In 1974, Monty Python star John Cleese and his then-wife, actress Connie Booth were commissioned by BBC to write a pilot. The script, based in a shambolic Torquay hotel, ended up in the hands of script editor Ian Main whose job was to provide an initial verdict on the many scripts received.

Main wasn’t impressed and provided his damning assessment to Gilbert in a memo: “I’m afraid I thought this one as dire as its title… A collection of clichés and stock characters which I can’t see being anything but a disaster.”

But James Gilbert, then Head of BBC Comedy and Light Entertainment, believed in Cleese and Booth’s ability (and no doubt their perfectionism – they spent six weeks on every episode) and wasn’t going to be swayed. “I was interested in anything John wanted to do for me,” says Gilbert, who asked John Howard Davies (who had worked on Monty Python’s Flying Circus) to direct the series.

When the first episode, A Touch of Class, aired on 19th September 1975, many critics hated it or ignored it. However, the audience steadily grew and reluctantly Cleese and Booth (who were soon to separate) returned with six more scripts in 1979.

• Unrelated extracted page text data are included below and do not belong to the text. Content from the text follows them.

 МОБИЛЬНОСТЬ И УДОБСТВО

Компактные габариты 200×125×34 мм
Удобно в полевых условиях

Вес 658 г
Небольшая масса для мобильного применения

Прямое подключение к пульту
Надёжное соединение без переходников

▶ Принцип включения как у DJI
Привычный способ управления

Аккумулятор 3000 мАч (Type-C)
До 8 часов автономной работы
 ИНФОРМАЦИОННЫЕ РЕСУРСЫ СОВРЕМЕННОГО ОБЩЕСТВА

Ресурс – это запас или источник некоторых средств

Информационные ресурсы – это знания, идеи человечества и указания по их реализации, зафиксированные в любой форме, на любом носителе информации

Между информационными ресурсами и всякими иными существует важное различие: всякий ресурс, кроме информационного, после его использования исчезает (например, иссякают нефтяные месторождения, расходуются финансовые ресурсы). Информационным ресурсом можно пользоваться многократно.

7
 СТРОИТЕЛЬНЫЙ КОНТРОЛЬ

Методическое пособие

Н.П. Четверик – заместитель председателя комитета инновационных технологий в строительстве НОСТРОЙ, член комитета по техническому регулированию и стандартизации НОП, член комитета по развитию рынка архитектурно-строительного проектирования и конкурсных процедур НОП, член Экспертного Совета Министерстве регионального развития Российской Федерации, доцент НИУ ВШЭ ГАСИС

Famously, only 12 episodes of Fawlty Towers were ever made, but it is indelibly etched in the hearts of TV fans the world over.

Express.co.uk has a story on what the cast John Cleese, Connie Booth, Prunella Scales and Andrew Sachs have been up to recently.

Source: Telegraph

6 Responses

  1. Absolutely prime A-grade comedy. The weeks that Cleese and Booth spent crafting each episode really showed and ended up giving us what is still the best half-hour comedy show ever.